Gather each line in the rows below that contains the string "point", and copy those lines without changes.

[RECORDS SHOWN]:
#####
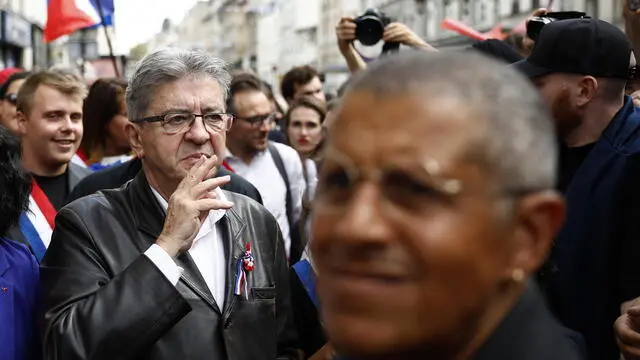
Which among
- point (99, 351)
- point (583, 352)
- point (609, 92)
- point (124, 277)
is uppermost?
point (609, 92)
#####
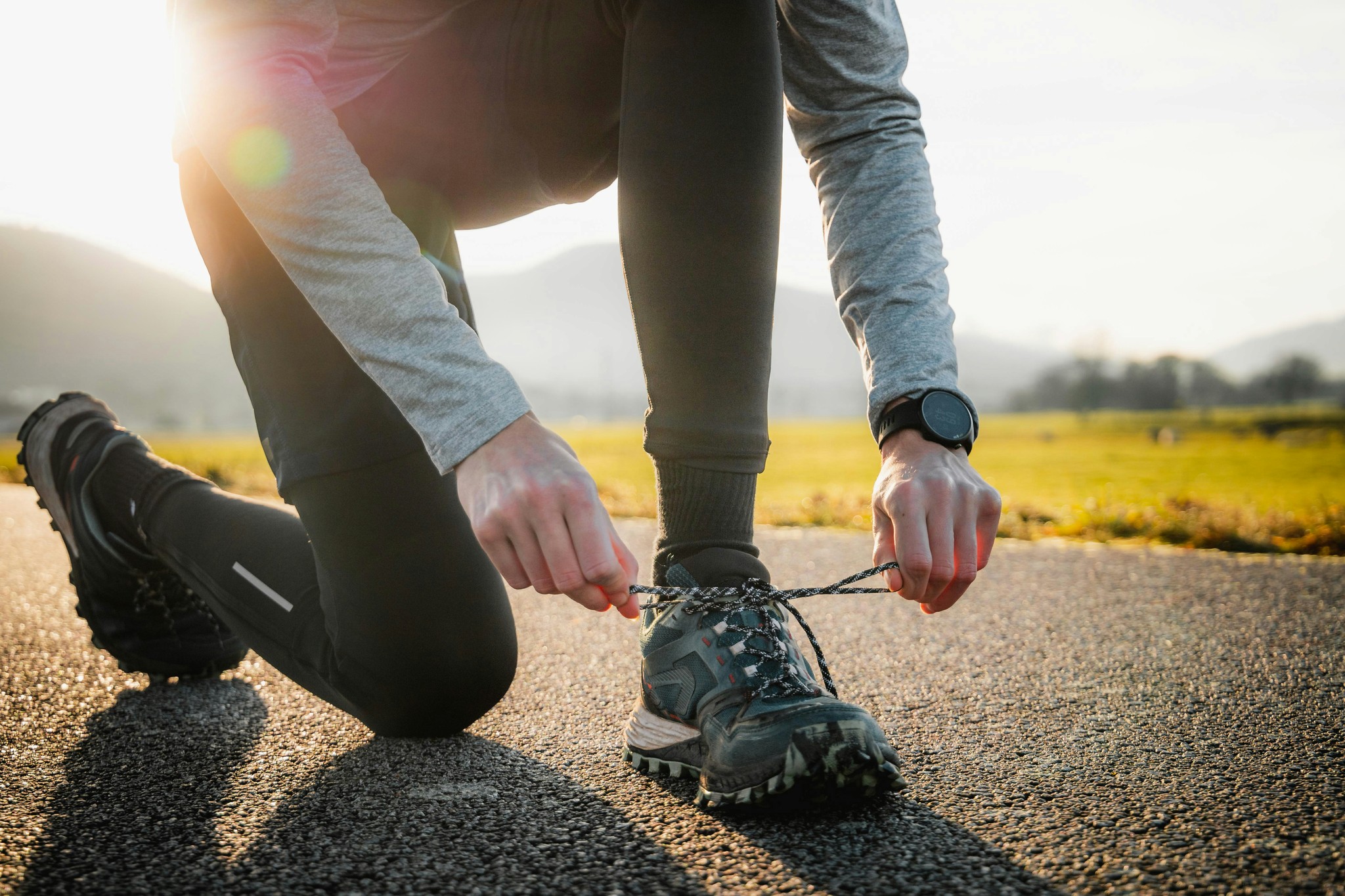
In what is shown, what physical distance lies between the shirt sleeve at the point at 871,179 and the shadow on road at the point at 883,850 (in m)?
#####
[RESULT]:
- point (99, 351)
- point (583, 352)
- point (609, 92)
- point (124, 277)
point (609, 92)
In what is shown, what physical distance lies between the shirt sleeve at the point at 871,179 and the shadow on road at the point at 883,850 (in m)?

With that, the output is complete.